### TEXT BLOCK
------------------------------------------------------------

Section II of the report discussed the handling of intelligence indicating that Iraq might be attempting to purchase uranium from Niger. The report examined the role played by former ambassador Joseph Wilson in investigating the issue, and the way Wilson's assessment was communicated within the intelligence community. It also discusses the process whereby references to Iraq's uranium-procurement efforts were removed from some speeches at the behest of intelligence officials, but left in President Bush's 2003 State of the Union address. The report concludes that prior to October, 2002, it was reasonable for the intelligence community to assess Iraq may have been attempting to obtain uranium from Africa.

Section III of the report discusses assessments of Iraq's domestic nuclear program. It focuses a significant amount of attention on the intelligence process that took place in the spring of 2001 regarding Iraq's attempts to purchase 60,000 high-strength aluminum tubes. The CIA concluded that the tubes could be intended for constructing centrifuges for a uranium-enrichment program (i.e., for a restarted Iraqi nuclear weapons program); analysts in the Department of Energy and the Department of Defense considered that to be unlikely.

The October 2002 NIE stated that Iraq appeared to be reconstituting its nuclear weapons program. The Committee's report concluded that this view was not supported by the underlying intelligence, and the report agreed with the opinion of the State Department's Bureau of Intelligence and Research, expressed as an "alternative view" in the NIE, that the available intelligence did not make "a compelling case for reconstitution" of the Iraqi nuclear program. The committee reached several conclusions critical of poor communications between the CIA and other parts of the intelligence community concerning this issue.

=== Biological weapons, chemical weapons, and delivery systems ===
The sections of the report concerned with assessments of Iraq's biological weapons programs, chemical weapons programs, and delivery systems contain extensive discussion of the problem of inadequate "human intelligence" for intelligence gathering in Iraq. There is discussion of "CURVEBALL," an Iraqi defector who provided much of the information regarding Iraq's alleged mobile bioweapons labs, although much of the material in this part of the report has been redacted. The report concludes that the October 2002 NIE and other statements regarding Iraq's biological and chemical WMD and associated delivery systems were for the most part not supported by the underlying intelligence data supplied to the Committee.

------------------------------------------------------------

### EXERCISES
1) Reproduce the part of the Iraq intelligence report summary that opens with the words "Section II of" and closes with "uranium from Africa.".
2) Extend the summary of the Iraq prewar intelligence report onward from its final sentence.

------------------------------------------------------------

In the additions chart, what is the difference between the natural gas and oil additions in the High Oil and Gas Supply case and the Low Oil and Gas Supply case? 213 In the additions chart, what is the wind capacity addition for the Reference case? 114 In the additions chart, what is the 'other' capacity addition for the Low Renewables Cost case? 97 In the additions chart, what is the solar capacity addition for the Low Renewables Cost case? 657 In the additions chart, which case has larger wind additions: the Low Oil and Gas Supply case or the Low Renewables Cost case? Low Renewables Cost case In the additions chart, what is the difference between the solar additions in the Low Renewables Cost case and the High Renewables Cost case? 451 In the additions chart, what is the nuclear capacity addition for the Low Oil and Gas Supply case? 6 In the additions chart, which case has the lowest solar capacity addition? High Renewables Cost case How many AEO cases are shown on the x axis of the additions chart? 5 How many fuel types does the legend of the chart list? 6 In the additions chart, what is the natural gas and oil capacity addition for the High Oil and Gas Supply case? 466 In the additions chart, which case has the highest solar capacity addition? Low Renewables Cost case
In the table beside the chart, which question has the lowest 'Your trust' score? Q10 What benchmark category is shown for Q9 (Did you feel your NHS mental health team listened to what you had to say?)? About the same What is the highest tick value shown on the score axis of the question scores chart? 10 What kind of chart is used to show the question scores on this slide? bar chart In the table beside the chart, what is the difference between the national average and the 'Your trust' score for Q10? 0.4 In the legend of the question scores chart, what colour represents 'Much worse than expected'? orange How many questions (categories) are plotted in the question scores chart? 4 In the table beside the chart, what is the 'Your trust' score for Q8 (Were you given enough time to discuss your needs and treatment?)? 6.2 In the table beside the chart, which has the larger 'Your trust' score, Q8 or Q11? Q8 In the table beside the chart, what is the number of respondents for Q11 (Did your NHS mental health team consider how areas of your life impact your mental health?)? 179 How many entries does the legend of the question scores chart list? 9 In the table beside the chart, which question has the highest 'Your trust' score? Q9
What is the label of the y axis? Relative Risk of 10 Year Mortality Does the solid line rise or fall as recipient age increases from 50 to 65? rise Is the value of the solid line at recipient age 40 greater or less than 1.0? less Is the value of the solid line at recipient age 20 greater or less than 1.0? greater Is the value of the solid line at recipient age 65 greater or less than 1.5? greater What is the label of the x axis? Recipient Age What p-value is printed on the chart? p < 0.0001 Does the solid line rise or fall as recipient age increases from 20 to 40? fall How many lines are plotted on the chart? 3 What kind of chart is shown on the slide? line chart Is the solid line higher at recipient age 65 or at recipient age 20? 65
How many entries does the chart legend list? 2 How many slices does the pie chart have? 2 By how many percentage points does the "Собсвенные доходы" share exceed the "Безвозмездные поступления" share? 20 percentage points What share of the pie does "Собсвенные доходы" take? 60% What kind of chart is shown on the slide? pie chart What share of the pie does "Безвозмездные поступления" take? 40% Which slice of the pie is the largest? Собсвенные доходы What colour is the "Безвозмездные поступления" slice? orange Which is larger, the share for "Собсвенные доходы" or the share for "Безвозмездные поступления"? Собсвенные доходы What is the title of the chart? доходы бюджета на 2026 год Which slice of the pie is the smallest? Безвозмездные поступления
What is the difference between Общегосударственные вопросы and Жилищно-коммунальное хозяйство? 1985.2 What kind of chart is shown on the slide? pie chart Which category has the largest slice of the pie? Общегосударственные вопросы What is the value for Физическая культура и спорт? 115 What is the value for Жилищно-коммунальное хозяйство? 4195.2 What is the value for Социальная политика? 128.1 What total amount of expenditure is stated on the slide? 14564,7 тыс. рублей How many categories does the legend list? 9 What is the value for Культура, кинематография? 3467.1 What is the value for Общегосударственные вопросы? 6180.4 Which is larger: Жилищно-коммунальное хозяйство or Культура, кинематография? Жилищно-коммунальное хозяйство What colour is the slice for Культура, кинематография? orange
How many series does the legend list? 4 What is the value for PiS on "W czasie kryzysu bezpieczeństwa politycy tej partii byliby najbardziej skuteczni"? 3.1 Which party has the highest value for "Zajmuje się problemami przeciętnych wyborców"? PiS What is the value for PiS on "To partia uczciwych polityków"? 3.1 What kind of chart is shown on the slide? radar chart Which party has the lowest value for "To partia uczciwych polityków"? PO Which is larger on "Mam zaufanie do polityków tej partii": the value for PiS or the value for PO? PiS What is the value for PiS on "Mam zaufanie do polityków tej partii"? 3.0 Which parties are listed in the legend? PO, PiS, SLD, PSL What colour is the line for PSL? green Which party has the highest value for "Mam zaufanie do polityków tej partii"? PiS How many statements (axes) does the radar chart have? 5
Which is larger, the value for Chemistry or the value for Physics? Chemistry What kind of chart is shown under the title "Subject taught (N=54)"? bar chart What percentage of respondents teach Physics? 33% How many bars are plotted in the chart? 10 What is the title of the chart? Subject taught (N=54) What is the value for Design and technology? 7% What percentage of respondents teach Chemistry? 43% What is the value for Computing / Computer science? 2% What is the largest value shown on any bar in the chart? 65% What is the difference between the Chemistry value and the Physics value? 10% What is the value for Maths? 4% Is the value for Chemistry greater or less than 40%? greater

------------------------------------------------------------

### ANSWERS PROVIDED
1)
Section II of the report discussed the handling of intelligence indicating that Iraq might be attempting to purchase uranium from Niger. The report examined the role played by former ambassador Joseph Wilson in investigating the issue, and the way Wilson's assessment was communicated within the intelligence community. It also discusses the process whereby references to Iraq's uranium-procurement efforts were removed from some speeches at the behest of intelligence officials, but left in President Bush's 2003 State of the Union address. The report concludes that prior to October, 2002, it was reasonable for the intelligence community to assess Iraq may have been attempting to obtain uranium from Africa.

2)
Committee Chairman Pat Roberts told NBC's Tim Russert that "Curveball really provided 98 percent of the assessment as to whether or not the Iraqis had a biological weapon." This was in despite the fact that "nobody inside the U.S. government had ever actually spoken to the informant – except [for a single] Pentagon analyst, who concluded the man was an alcoholic and utterly useless as a source."

After learning the intelligence provided by Curveball was going to be used as the "backbone" of the case for war, the Pentagon analyst wrote a letter to the CIA expressing his concerns. The Deputy of the CIA Counter Proliferation Unit quickly responded by saying:

"Let's keep in mind the fact that this war's going to happen regardless of what Curve Ball said or didn't say. The Powers That Be probably aren't terribly interested in whether Curve Ball knows what he's talking about."

One area where the Committee found that the intelligence community's reporting accurately reflected the underlying intelligence concerned Iraq's retention of Scud-type ballistic missiles, and its development of new types of short- and medium-range missiles. In the case of the NIE's reporting on Iraq's development of an unmanned aerial vehicle (UAV), however, the Committee found that the reporting generally was not well-supported by the underlying intelligence, and overstated what was known concerning the likelihood that the Iraqi UAVs were intended for use as a delivery means for biological weapons.

=== Colin Powell's speech to the UN ===

Section VII of the Committee's report focuses on the intelligence behind Secretary of State Colin Powell's speech to the UN on February 5, 2003. The report describes the process whereby the CIA provided a draft of the speech to the National Security Council (NSC), and then, at the request of the NSC, worked to expand the speech with additional material, especially regarding Iraq's nuclear program. The report also describes the subsequent review made by Colin Powell and analysts from the State Department with analysts from the CIA. In the speech, Powell said that "every statement I make today is backed up by sources, solid sources. These are not assertions. What we're giving you are facts and conclusions based on solid intelligence." Despite this, the Committee concluded that "[m]uch of the information provided or cleared by the Central Intelligence Agency (CIA) for inclusion in Secretary Powell's speech was overstated, misleading, or incorrect."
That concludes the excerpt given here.